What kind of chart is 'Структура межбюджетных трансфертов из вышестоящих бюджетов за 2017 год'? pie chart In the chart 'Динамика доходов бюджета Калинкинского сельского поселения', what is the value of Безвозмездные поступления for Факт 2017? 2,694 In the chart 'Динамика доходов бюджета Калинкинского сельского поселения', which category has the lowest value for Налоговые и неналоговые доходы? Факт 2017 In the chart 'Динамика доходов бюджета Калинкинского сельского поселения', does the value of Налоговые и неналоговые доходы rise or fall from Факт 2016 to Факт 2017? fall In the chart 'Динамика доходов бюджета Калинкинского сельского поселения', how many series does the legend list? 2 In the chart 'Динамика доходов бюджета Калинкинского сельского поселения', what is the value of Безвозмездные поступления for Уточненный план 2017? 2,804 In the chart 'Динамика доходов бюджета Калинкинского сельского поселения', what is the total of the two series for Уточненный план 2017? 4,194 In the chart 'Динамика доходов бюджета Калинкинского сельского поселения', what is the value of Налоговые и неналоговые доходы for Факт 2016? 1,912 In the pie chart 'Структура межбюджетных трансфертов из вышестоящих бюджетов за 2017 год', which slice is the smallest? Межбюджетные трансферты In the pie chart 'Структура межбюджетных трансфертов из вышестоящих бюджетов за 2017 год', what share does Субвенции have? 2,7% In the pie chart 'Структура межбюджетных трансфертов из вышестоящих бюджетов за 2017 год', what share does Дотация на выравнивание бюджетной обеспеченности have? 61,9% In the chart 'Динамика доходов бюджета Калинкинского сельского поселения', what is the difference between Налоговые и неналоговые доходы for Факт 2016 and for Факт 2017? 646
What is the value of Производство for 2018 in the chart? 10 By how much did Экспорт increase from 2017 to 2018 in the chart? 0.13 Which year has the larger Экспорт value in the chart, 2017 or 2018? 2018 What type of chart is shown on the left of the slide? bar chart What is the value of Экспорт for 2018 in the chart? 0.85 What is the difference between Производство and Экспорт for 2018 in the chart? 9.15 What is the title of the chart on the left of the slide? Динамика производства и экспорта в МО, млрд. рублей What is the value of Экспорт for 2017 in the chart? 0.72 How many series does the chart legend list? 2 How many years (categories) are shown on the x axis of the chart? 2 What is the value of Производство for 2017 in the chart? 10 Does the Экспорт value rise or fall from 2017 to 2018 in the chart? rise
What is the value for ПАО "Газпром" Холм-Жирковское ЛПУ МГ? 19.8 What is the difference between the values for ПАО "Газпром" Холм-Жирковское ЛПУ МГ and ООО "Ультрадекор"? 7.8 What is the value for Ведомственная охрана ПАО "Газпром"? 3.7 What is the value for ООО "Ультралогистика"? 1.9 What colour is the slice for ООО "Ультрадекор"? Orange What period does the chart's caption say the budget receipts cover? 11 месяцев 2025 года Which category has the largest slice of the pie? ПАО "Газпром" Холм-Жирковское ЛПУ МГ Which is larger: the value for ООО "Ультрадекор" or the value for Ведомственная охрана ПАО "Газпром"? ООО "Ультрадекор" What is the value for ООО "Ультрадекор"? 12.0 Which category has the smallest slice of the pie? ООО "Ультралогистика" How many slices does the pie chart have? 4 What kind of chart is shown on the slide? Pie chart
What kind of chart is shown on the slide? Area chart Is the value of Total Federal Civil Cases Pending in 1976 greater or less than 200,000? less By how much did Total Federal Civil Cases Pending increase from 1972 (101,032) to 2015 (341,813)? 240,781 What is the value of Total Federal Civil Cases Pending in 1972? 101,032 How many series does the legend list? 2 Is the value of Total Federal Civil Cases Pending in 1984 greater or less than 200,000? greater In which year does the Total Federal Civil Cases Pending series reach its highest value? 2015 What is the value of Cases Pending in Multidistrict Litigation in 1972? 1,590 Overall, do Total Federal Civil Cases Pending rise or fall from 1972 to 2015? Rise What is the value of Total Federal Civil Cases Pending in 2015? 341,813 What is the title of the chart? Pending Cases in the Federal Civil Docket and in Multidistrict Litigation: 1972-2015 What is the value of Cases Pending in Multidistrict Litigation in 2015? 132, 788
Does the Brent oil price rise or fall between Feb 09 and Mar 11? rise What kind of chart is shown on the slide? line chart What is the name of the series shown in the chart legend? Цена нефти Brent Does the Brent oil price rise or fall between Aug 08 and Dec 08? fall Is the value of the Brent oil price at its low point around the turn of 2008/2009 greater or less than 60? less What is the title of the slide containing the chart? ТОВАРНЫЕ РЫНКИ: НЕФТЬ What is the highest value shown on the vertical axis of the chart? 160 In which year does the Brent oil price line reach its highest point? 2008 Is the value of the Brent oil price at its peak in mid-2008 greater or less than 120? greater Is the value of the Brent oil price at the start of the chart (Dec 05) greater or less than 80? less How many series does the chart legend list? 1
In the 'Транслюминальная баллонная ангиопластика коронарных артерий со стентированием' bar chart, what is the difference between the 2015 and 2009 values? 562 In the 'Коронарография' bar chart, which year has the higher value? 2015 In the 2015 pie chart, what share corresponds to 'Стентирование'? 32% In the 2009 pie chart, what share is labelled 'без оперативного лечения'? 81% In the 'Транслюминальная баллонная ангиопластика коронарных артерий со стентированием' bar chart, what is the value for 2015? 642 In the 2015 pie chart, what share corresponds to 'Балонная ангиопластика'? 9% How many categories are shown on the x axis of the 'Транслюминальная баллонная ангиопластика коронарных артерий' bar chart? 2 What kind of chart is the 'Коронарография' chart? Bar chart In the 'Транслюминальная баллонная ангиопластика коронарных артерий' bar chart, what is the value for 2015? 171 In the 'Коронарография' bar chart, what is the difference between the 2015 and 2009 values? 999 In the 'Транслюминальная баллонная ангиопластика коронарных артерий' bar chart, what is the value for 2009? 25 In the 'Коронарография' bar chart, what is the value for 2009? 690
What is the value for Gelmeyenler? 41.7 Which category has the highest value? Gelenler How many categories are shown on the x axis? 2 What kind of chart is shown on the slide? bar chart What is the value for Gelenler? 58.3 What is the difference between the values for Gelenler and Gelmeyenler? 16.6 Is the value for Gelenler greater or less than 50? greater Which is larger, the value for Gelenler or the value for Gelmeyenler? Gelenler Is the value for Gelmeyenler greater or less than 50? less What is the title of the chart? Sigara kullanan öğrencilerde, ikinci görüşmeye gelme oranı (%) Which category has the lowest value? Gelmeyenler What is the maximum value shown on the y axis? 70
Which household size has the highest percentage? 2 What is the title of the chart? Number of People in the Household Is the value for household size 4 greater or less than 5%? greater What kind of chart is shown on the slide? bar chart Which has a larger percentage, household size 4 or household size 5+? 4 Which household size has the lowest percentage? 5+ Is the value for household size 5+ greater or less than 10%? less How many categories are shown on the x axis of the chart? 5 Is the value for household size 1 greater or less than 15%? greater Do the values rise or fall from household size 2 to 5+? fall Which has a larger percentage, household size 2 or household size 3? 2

— WORK TO BE COMPLETED —
List every line of the records above that contains the word "Ультралогистика".

— RESPONSE AREA —
What is the value for ПАО "Газпром" Холм-Жирковское ЛПУ МГ? 19.8 What is the difference between the values for ПАО "Газпром" Холм-Жирковское ЛПУ МГ and ООО "Ультрадекор"? 7.8 What is the value for Ведомственная охрана ПАО "Газпром"? 3.7 What is the value for ООО "Ультралогистика"? 1.9 What colour is the slice for ООО "Ультрадекор"? Orange What period does the chart's caption say the budget receipts cover? 11 месяцев 2025 года Which category has the largest slice of the pie? ПАО "Газпром" Холм-Жирковское ЛПУ МГ Which is larger: the value for ООО "Ультрадекор" or the value for Ведомственная охрана ПАО "Газпром"? ООО "Ультрадекор" What is the value for ООО "Ультрадекор"? 12.0 Which category has the smallest slice of the pie? ООО "Ультралогистика" How many slices does the pie chart have? 4 What kind of chart is shown on the slide? Pie chart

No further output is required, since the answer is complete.